> [What the task asks]: Copy the material below exactly, but only from the line with "Isoki Ayr Insulated" onward, the final line included.

+---+

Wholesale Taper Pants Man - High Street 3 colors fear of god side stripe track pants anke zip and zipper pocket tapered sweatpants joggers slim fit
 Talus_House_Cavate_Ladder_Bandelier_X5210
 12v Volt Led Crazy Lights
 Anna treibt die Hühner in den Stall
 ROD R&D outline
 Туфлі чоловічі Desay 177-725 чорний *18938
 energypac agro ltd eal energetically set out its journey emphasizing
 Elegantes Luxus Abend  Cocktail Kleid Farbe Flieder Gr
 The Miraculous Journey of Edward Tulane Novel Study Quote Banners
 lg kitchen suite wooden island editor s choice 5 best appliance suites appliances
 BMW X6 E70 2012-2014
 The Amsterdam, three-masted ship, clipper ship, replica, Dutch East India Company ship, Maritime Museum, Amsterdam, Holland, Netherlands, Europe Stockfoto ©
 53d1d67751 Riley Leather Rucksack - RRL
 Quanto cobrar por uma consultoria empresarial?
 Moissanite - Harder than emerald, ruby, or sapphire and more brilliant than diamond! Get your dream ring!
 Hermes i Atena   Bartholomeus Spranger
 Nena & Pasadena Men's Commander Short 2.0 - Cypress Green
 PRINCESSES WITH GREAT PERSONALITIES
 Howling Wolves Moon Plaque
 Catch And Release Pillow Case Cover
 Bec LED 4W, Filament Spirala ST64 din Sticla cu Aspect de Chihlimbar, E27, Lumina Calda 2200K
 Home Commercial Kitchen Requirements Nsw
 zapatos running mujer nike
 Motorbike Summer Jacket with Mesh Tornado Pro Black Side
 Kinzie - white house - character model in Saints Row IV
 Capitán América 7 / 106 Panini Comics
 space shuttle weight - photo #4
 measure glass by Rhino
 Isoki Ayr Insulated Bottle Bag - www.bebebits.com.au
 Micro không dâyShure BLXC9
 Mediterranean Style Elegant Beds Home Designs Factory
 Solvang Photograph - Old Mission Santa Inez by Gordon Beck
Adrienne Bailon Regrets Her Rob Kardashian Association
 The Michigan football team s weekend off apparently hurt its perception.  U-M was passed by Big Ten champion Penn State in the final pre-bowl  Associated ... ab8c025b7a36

+---+

> [Response for this exercise]:
 Isoki Ayr Insulated Bottle Bag - www.bebebits.com.au
 Micro không dâyShure BLXC9
 Mediterranean Style Elegant Beds Home Designs Factory
 Solvang Photograph - Old Mission Santa Inez by Gordon Beck
Adrienne Bailon Regrets Her Rob Kardashian Association
 The Michigan football team s weekend off apparently hurt its perception.  U-M was passed by Big Ten champion Penn State in the final pre-bowl  Associated ... ab8c025b7a36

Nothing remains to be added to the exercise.